Over the explanations that ensued a veil may be partially drawn. One lifted corner, however, allows us to note that Sir Tiglath Butt, having come upon Madame hidden behind a bin of old port in the Prophet's cellar, had been seized by a desire not to alarm a lady so profound that it prompted him to hurry to the butler's pantry, and to seek concealment in the very cupboard which already contained Malkiel the Second. On perceiving that gentleman perched upon the loving-cup, and protected by candlesticks, sugar basins, teapots and other weapons, the astronomer's anxiety to become a murderer apparently forsook him. At any rate, he passed through the plate-glass of the window rather hastily into the area, where, as we know, he received the solicitous attentions of the policeman who had served as an intermediary between the Lord Chancellor's second cook—whose supper of dressed crab had caused so much confusion—and the supposed Mr. Ferdinand. Malkiel the Second, finding himself discovered, took to the open just as Madame fled forth from the cellar, to be overtaken by the very natural misconception that she was about to become the victim of a husband whose jealousy had at length caused him to assume his toga virilibus.

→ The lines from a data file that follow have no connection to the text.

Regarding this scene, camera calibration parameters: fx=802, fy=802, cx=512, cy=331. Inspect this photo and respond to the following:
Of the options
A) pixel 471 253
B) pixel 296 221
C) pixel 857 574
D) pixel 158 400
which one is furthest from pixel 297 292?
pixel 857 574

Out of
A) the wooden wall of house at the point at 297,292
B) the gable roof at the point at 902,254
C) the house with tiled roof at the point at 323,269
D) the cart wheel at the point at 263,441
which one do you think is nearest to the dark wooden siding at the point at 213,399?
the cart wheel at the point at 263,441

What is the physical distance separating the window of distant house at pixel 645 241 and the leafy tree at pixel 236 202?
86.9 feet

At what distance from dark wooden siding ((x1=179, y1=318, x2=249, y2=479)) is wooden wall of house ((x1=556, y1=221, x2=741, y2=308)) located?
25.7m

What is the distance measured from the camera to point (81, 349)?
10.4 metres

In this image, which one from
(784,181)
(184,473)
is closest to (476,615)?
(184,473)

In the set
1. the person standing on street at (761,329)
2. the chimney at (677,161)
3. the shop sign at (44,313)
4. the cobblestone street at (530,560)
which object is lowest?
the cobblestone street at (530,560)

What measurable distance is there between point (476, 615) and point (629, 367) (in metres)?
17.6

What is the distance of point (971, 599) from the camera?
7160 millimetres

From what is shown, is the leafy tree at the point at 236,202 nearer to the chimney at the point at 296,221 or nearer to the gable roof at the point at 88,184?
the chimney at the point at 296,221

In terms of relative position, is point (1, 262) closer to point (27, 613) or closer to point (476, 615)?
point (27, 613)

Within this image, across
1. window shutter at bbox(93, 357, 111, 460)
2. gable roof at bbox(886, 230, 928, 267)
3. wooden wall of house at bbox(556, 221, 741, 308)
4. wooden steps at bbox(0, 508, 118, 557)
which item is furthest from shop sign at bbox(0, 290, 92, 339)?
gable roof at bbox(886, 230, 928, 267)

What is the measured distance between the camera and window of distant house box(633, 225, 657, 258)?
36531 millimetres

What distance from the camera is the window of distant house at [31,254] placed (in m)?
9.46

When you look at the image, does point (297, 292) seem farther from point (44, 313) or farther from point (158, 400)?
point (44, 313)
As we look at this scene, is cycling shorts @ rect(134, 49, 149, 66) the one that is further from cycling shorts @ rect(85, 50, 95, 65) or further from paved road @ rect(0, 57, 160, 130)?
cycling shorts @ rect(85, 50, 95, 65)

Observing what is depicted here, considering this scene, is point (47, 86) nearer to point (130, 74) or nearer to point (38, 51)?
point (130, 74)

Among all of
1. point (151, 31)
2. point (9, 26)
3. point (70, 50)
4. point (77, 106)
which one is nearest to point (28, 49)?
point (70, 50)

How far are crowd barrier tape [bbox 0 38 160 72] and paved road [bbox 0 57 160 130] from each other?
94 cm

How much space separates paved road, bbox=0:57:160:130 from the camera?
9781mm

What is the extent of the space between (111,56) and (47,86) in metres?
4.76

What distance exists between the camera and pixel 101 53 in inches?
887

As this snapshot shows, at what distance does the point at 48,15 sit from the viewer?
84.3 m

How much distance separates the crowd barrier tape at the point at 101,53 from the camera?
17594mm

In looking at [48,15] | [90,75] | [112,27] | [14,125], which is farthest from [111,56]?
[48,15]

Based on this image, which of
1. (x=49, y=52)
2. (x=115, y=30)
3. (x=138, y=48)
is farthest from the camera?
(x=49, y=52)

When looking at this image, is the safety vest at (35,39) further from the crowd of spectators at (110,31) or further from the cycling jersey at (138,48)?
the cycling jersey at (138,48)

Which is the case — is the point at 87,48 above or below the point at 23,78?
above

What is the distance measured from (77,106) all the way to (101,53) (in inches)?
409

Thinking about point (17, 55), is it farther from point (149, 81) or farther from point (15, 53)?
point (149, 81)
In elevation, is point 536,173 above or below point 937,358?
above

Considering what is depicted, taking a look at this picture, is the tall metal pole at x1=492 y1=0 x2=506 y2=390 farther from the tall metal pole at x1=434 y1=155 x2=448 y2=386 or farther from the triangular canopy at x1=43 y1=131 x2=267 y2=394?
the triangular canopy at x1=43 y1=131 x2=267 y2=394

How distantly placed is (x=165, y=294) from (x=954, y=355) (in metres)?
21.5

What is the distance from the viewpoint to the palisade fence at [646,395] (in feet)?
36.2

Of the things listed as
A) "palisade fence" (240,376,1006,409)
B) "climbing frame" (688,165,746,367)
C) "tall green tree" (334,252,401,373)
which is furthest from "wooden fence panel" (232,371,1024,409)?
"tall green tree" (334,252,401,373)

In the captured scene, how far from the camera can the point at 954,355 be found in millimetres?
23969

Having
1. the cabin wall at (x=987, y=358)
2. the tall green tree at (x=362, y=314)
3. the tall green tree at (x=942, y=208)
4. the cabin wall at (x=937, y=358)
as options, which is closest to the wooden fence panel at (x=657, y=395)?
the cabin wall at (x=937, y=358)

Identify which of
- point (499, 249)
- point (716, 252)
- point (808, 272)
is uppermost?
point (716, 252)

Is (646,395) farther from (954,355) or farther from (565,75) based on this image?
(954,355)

Perhaps it was Sir Tiglath's throwing off of the said garment which caused Lady Enid to throw him over. At any rate, she eventually married Mr. Robert Green and made him a very sensible wife.
The Malkiels returned to the Mouse, where they still live, and still carry on a certain amount of intercourse with architects and their wives. From time to time, however, they attend the receptions at Zoological House, and a rumour recently ran through the circles of the silly to the effect that they had been looking at a house not far from the Earls Court Station, with a view—it is surmised—of removing to more central districts.
They are no longer on terms with the Prophet.
He has retired from business and put down his telescope once and for all, recognising that prophecy is a dangerous employment, and one likely to bring about the very evils it foreshadows. Calmly he dwells with his beloved grandmother in the Berkeley Square, which has received them once more into its former favour. Sometimes, at night, when the sky is clear, and the bright stars, the guardian stars, keep watch over his aristocratic neighbourhood, he draws aside the curtain from the drawing-room window and glances forth at Mercury and Uranus, Jupiter, Saturn and Venus. And when his eyes meet their twinkling eyes, he exchanges with them—not a question and answer, not a demand for unholy information and a reluctant reply, but a serene, gentlemanly and perfectly decorous good-night.